I Have... (Prose Poem) by SupremeDreamer
Heard with crystalline clarity what the men
of many men say of solitude, bastardizing the discipline
while they proclaim it to be a poets expertise.
Let me dare to expand on that--
for now you, frankly,
are without any real choice in the matter.
To him who lives as poet, aloneness
is the rule of thumb in waking, in dreaming,
as he is eating, while loving others
that he finds worthy of loving--
When plotting revenge after having been consumed
in lust, by an atmosphere of despair spawned
by his wretched adherence to pity, turned inward,
metamorphosed into self-hatred and inner decadence--
As he observes his comrades, his enemies, his own self,
within the orbit of life around and within himself;
when forging art from thought by crafting verse,
as he strives to live by the laws of philology, to strengthen
the means by which he holds fast to his inner-most-self...
Whenever he breathes and continues still to breathe.
And when I speak of solitude, it is not necessarily
that of the physical or the mental, nor is it hermitic
in the literal sense of the term.
It is simply the acceptance and embracement of a fact:
That man is alienated and detached from the world around him
for no reason or fault of his own; that is his condition by default.
When man puts faith in, or believes to be true,
his sense of closeness to others,
he is simply escaping his circumstance via emotional delusion;
thereby effectively progressing further away from his true self--
the anima that stands resolute and omnipotent when grasped, understood,
shaped to accomplish ones chosen goals, and made efficient enough
to traverse that path.
Many fear being alone.
I have felt this fear, and still do at times.
But if one can not master solitude,
one will never know the value of company,
or understand how to attain mutual benefit from companionship.
How would one develop the patience to build up tolerance,
so objective observation may occur to formulate objective solutions?
One must be able to tolerate oneself,
observe oneself objectively,
and correct ones imperfections to succeed with others--
Such abilities are acquired, with patient persistence,
through solitude as a means to discipline the mind.
the purity of a poets craft reveals itself--
if he has patience and listens to his blood, whispering his
secrets, his truth, his wisdom and ancestral intuition.
Through ones self-perfection can one love oneself and others,
understand oneself and others, and remove detachment
with adaptation to prevent alienation.
Naturally this will only reshape ones imaginary delusion
into a delusion that somewhat reflects reality--
Though not to the imaginary degree, it is still
a reflection born of a warped and clouded mirror.
I Have the discipline, the weapon, the wisdom, of my solitude.
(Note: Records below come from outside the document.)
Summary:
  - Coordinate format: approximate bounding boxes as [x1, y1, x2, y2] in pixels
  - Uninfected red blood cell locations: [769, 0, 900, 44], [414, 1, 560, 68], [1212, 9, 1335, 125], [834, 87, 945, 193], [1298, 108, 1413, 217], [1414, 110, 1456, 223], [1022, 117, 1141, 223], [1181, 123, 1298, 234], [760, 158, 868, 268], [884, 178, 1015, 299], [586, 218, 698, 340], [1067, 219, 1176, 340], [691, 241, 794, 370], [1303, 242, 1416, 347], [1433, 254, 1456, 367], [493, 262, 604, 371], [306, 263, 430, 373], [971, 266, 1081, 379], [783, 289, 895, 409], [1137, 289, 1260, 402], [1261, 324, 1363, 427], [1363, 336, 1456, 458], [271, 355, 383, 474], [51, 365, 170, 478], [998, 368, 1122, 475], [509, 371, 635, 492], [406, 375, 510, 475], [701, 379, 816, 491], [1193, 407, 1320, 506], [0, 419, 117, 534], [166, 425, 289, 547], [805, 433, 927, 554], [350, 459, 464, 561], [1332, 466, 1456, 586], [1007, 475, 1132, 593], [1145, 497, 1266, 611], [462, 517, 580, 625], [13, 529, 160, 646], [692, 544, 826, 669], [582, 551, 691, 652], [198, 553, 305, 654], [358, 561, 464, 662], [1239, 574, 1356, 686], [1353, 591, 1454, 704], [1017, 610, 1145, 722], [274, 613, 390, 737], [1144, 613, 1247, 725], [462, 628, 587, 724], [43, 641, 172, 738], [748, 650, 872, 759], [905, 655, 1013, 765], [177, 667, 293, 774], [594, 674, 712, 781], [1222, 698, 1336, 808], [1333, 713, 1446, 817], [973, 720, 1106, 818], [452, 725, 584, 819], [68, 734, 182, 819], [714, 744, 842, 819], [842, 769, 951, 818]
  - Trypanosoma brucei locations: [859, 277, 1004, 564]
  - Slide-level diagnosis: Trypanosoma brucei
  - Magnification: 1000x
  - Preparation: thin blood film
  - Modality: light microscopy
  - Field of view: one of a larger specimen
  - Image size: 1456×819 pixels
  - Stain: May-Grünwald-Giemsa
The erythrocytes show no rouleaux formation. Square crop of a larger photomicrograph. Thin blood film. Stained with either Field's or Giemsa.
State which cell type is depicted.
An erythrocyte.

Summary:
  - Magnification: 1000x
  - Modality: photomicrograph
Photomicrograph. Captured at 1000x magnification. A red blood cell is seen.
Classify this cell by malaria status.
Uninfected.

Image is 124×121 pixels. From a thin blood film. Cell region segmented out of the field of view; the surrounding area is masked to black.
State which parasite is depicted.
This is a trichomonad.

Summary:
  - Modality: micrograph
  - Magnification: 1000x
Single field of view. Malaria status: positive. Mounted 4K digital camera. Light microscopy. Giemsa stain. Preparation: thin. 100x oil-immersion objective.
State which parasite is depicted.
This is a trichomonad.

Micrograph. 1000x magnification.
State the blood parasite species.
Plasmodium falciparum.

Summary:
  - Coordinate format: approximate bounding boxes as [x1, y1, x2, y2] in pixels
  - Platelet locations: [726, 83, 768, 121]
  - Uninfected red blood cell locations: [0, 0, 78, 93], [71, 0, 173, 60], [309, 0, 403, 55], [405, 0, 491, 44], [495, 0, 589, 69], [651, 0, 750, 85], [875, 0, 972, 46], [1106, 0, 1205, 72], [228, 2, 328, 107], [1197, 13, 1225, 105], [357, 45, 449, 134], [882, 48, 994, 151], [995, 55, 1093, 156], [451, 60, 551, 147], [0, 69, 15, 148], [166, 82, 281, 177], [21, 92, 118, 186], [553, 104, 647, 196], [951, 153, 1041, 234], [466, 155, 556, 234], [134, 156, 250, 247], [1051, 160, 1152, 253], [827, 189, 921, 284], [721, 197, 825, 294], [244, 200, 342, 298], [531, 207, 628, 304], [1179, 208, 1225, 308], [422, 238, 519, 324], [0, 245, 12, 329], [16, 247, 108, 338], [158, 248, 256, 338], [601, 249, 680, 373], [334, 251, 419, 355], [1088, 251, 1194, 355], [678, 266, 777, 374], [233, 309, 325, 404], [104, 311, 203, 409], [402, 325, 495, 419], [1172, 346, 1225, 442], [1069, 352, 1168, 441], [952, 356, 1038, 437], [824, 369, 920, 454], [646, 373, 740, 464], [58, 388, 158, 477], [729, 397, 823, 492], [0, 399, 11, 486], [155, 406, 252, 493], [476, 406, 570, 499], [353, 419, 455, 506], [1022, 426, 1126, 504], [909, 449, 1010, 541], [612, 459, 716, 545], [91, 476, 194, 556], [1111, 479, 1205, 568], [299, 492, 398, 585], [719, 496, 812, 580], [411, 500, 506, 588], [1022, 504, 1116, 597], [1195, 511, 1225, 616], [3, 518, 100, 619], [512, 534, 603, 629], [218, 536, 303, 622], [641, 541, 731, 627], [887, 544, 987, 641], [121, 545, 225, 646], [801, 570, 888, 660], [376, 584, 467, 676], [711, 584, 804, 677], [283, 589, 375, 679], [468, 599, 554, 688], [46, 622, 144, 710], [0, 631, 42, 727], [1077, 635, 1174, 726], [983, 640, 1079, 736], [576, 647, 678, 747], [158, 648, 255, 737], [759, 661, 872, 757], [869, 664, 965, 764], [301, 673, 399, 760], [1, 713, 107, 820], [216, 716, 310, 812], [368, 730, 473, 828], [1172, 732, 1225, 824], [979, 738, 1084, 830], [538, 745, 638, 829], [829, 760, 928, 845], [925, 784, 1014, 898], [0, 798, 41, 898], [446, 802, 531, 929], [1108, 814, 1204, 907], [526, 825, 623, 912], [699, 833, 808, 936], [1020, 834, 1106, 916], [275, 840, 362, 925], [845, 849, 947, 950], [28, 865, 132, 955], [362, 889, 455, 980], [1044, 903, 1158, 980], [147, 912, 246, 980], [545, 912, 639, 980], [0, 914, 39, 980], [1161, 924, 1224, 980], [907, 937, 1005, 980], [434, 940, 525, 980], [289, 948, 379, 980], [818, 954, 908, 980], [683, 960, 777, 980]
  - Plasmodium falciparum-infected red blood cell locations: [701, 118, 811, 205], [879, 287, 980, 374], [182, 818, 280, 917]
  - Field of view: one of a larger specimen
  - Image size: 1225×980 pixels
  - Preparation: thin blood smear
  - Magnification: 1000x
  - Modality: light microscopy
I Have heard what the men of many men say of being alone;
and they are right in saying that it is my expertise, as a poet.
That does not mean I am a man of foolish causes.
That does not mean that poetry is the thing of fools.
Poetry is the philosophy of warriors that seek to gain strength.
Would the men of many men have the courage, the strength,
needed to wield my sword?
The men of many men are slaves to their own manly fear.
That is why they are many, for solitary strength is beyond them.